While occurrences of glossolalia are widespread and well documented, there is considerable discussion within religious communities (principally Christian) and elsewhere as to both its status (the extent to which glossolalic utterances can be considered to form language), and its source (whether glossolalia is a natural, supernatural, or spiritual phenomenon).

And guess who practices it:

Again from Wikipedia: Pentecostals


The majority of Pentecostals believe in order to be saved, one must repent of sin, believe in Jesus as Savior, and accept His Lordship. Pentecostals also typically believe, like most other evangelicals, that the Bible has definitive authority in matters of faith. There are two large streams into which the majority of Pentecostal churches fall.

To the first group, speaking in tongues is the sign of the baptism of the Holy Spirit, but is not necessary for salvation. In these churches, the baptism of the Holy Spirit is viewed as a second work of grace in the believer's life, which occurs subsequent to the indwelling of the Holy Spirit, which occurs at the moment of salvation. This is reported to create a 'spiritual hierarchy' in the church which often resembles early forms of Gnosticism which the Apostle Paul described extensively in his epistles.

The second group emphasizes a salvation message based on Acts 2:38 which says that a person needs to repent and be baptized in the name of the Lord Jesus, and then receive the Holy Spirit. To these Pentecostals, receiving the Holy Spirit is necessary for salvation and is accompanied by speaking in tongues. In these denominations, it is widely assumed that a person who has not spoken in tongues (emphasis mine) is unsaved. Also, this group of churches teaches that the Trinitarian baptismal formula is invalid. Because these groups hold firmly to the doctrine of baptismal regeneration, a person who has been baptized with the Trinitarian formula according to Matthew 28:19 (in the name of the Father, and of the Son, and of the Holy Spirit) is unsaved.

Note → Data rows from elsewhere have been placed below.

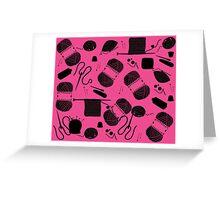 Yarn Pink Greeting Card
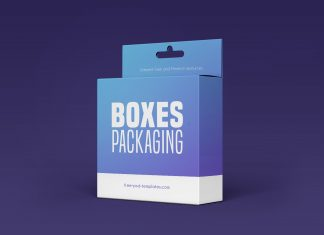 Free-Hanging-Retail-Product-Packaging-Box-Mockup-PSD-Set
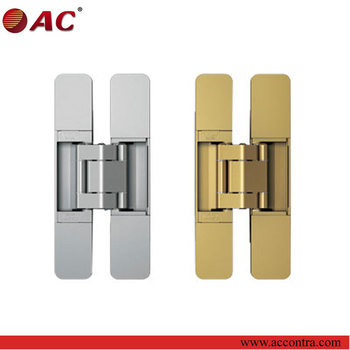 Superior Hinge For Teabox 90 Degree Stop And Vvp Glass Door Floor Hinges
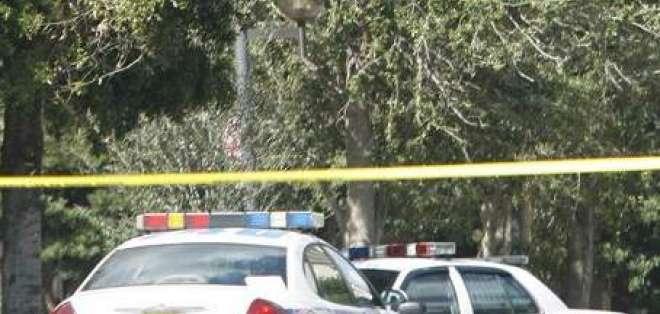 Dos muertos y una veintena de heridos en un tiroteo en Canadá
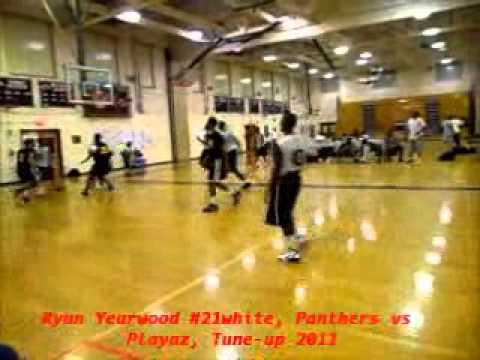 Ryan Yearwood #21 white, Panthers vs Playaz 16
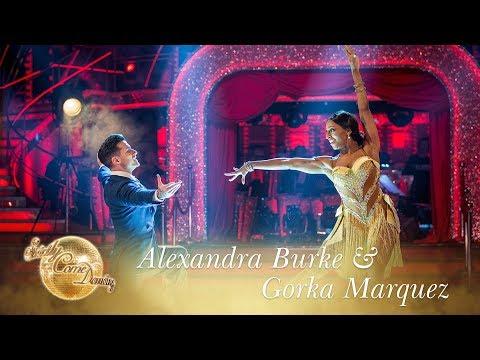 Alexandra Burke & Gorka Marquez Showdance to There's No Business Like Show Business - Final 2017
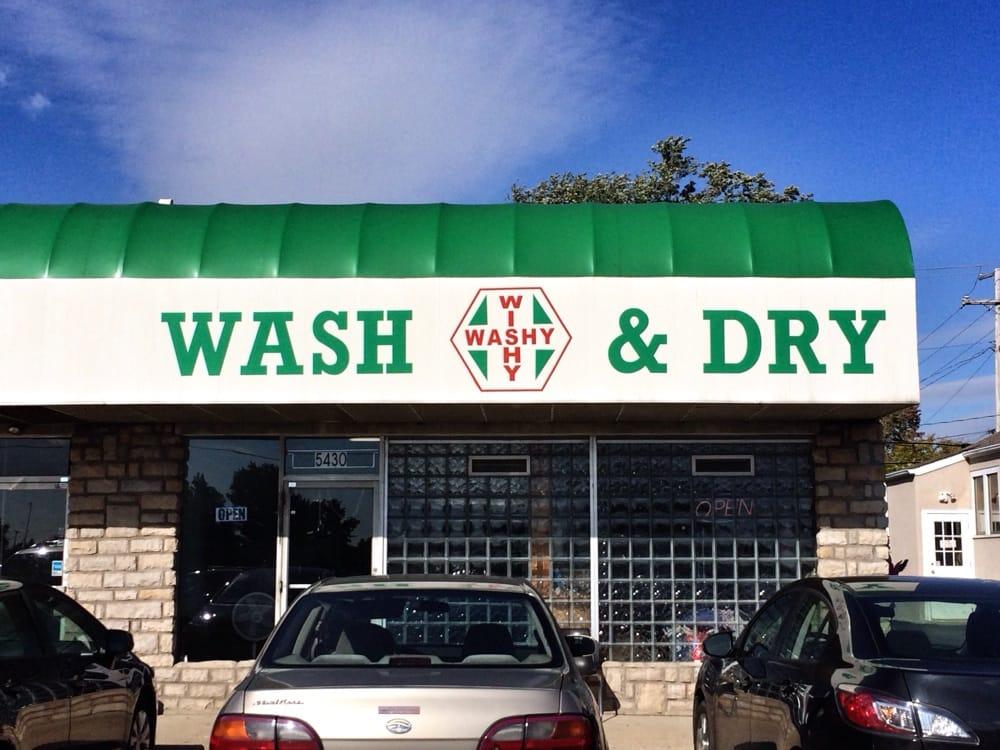 Wishy Washy Laundromat: 5430 W Broad St, Columbus, OH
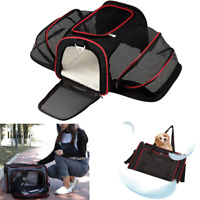 Portable Pet Puppy Cat Dog Bag Car Seat Cage Outdoor Carrier Travel Accessories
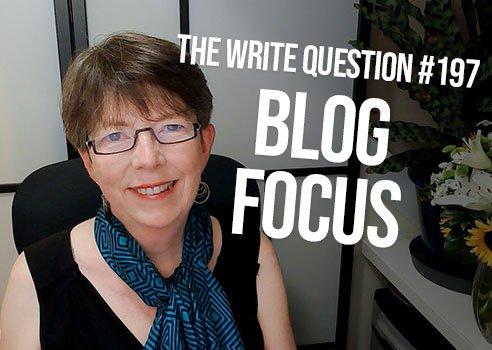 narrow focus for blog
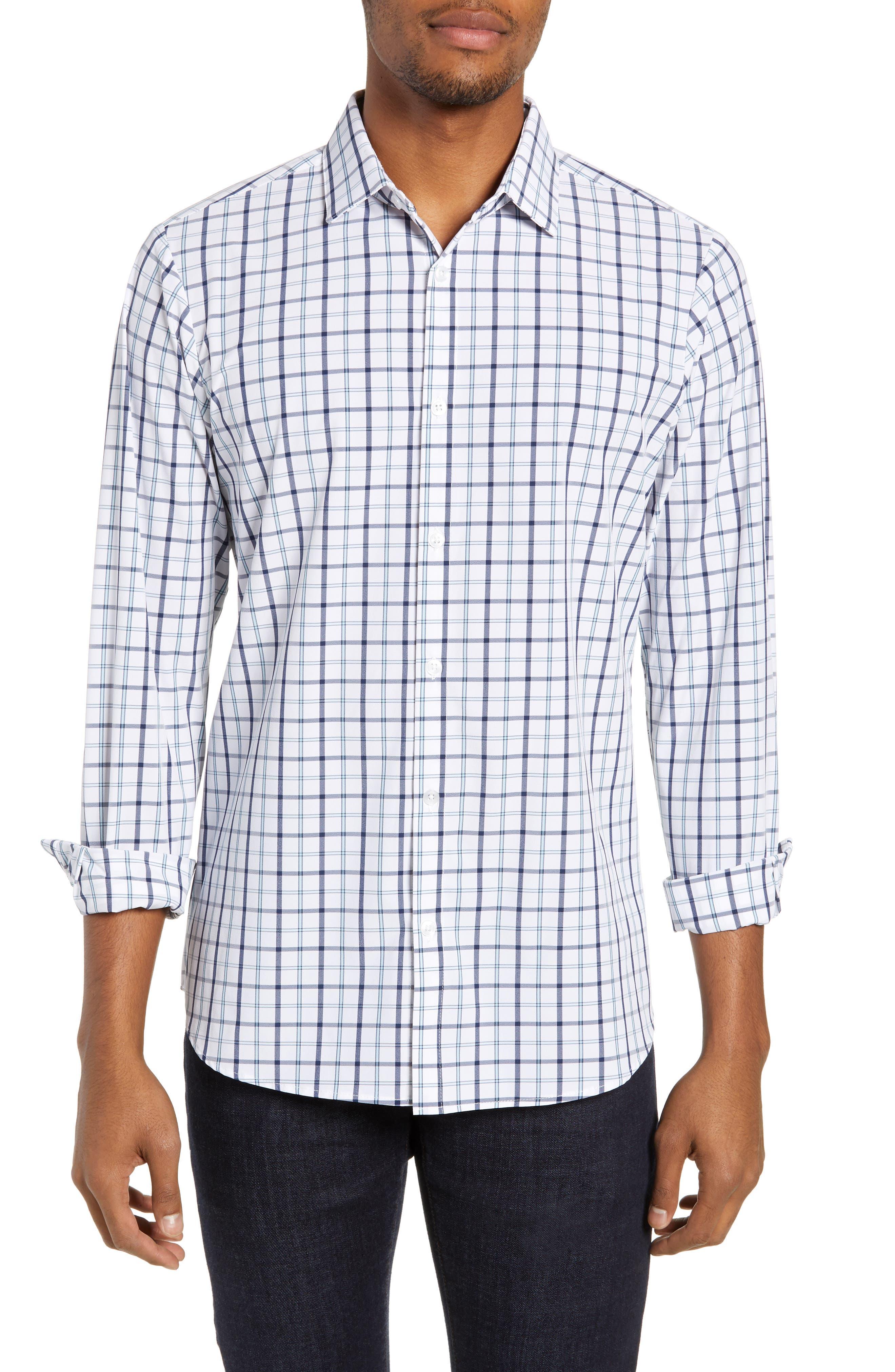 Bowers Regular Fit Check Performance Sport Shirt, Main, color, NAVY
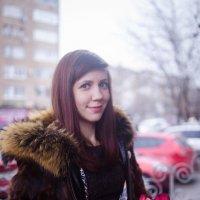 В ожидании молодоженов :: Елизавета Пушечкина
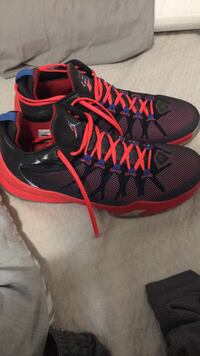 Cp3 basketball shoes size 8.5 Surrey, V4N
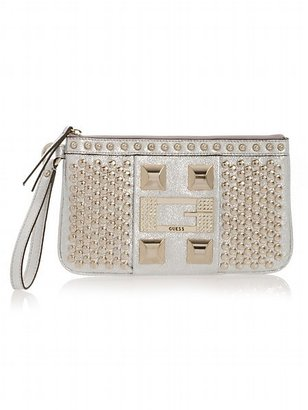 Noir Wristlet Clutch - Magnificent Metals
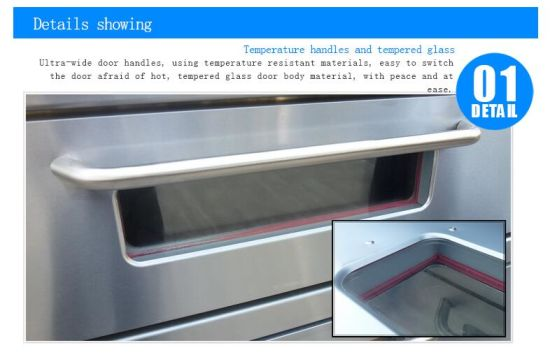 Hot Sale Gas Bread Baking Oven pictures & photos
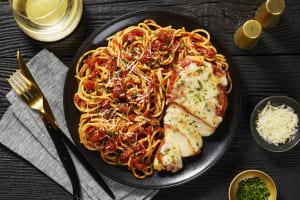 Cheesy Prosciutto-Wrapped Chicken image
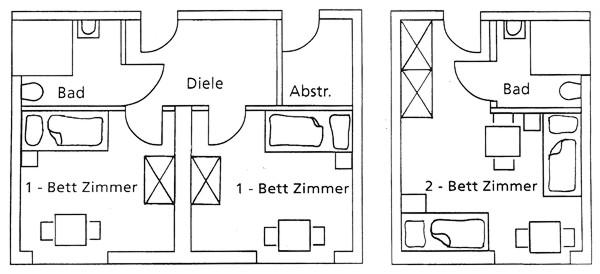 Grundrisse der Zimmer
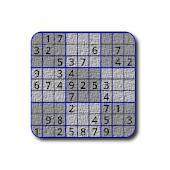 Sudoku Generator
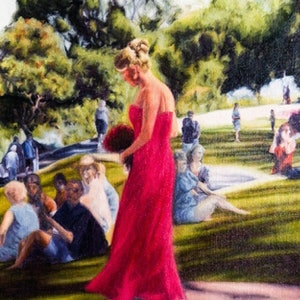 (CreativeWork) Bridesmaid by Colin Madgwick. oil-painting. Shop online at Bluethumb.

Pentecostals have different views on the idea of what "tongues" actually means. Some believe tongues is a prayer language in which they themselves do not understand what they are saying. Others believe tongues is an actual language and the ability to speak the mysteries of God unto the unsaved using their language. In both views the ability to speak and the ability to interpret are separate gifts. One may be able to speak in a certain language but will lack the ability to interpret any other language they have not been gifted with the understanding to speak. Both generally believe there must be an interpreter present so the listeners will understand when a different language, or tongue, is spoken unto them.


Pentecostal services are usually very lively. They are characterized by spontaneous expressions of praise, either in the vernacular or in tongues. Pentecostal worshipers are also known for raising their hands in the orant style common in the early church. Some Pentecostal services have been known to run for hours in cases of particular excitement, which is viewed as the Holy Spirit "moving." Pentecostals have sometimes been labeled as "holy rollers" because of their lively worship style.

And we are to seriously consider such people for public office?